Go to Manage Jenkins – Managed files and click Add a new Config. Create a Global Maven settings.xml and add the following section with your DockerHub account credentials:


5. Create the build job

Last thing to do is to create our build job. Go to the Jenkins CI homepage and click New Item. We will name our build job MyKubernetesPlanet and choose a Freestyle Project.

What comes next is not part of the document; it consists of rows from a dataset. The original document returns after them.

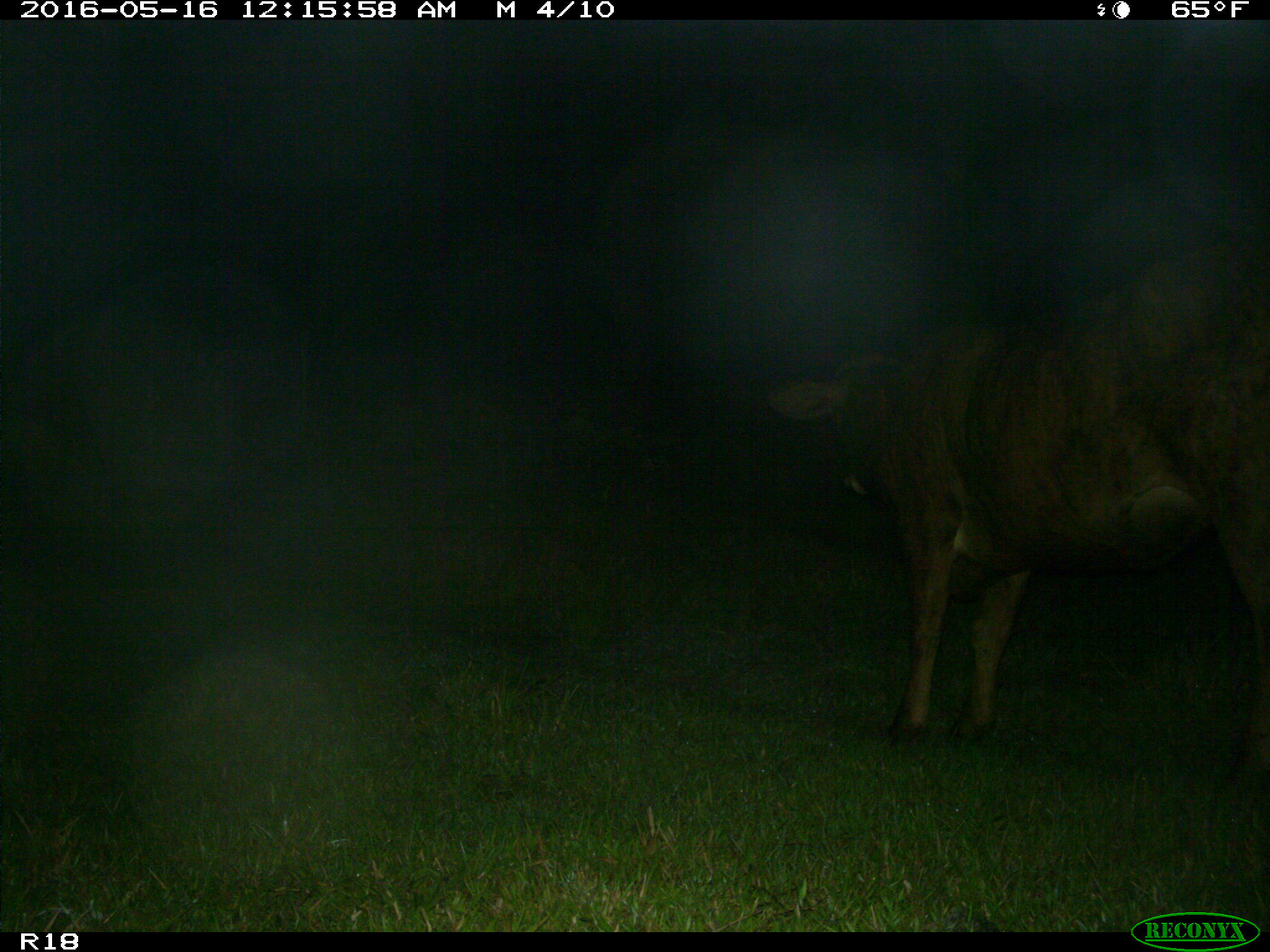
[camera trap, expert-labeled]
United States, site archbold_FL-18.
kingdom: Animalia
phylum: Chordata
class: Mammalia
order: Artiodactyla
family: Bovidae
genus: Bos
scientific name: Bos taurus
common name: domestic cow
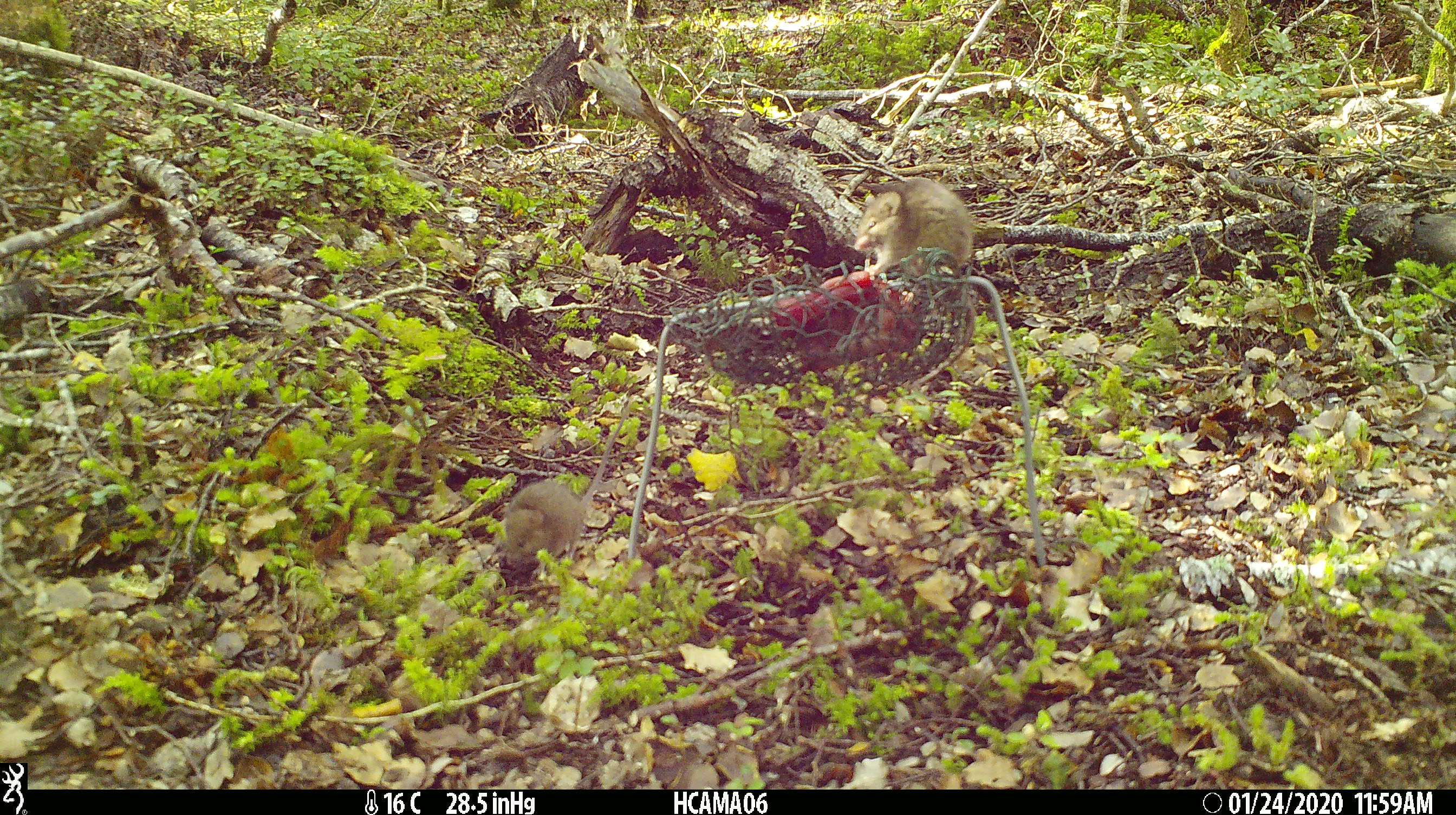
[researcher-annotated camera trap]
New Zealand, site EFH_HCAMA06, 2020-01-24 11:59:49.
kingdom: Animalia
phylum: Chordata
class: Mammalia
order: Rodentia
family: Muridae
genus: Mus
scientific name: Mus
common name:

In the Configure section of our build job, we go to the Source Code Management section and fill in the Git URL and branch */feature/jenkinsci.


In the Build section we add a build step Invoke top-level Maven targets. We will invoke the following Maven targets to build our application and to push the Docker image to our Docker registry:

$ clean install dockerfile:push

We also need to set the Maven Version and Global Settings file we created before.


Manually start the build for our job which will create our jar file, create our Docker image and push it to the Docker registry.

6. Conclusion

In this post we provided a quick way for having a running instance of Jenkins including a build job which executes the Maven build, creates a Docker image and pushes it to a Docker registry. Beware that this is not a secure way, but for experimenting cases, there is no much harm to it. We now have a fully up and running Jenkins instance which we can use for testing new Jenkins plugins.